- **What you will do**: Among the entries below, find the line with "Camisa Zara Rayas Rosas Talla XL Elástica", then quote it and each following line up to and including the line with "Sterling Silver Peace", and nothing else.

- **Given records**:
__________

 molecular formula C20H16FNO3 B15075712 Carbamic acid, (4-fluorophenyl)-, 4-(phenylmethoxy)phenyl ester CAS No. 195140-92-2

__________

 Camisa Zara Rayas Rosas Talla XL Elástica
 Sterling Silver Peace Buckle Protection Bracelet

__________

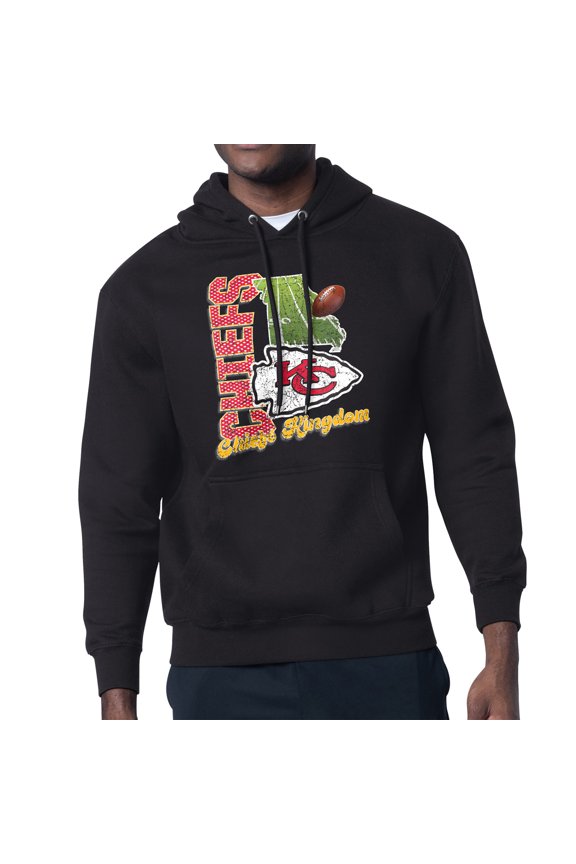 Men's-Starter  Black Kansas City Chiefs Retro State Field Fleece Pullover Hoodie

__________

- **Answer space**:
 Camisa Zara Rayas Rosas Talla XL Elástica
 Sterling Silver Peace Buckle Protection Bracelet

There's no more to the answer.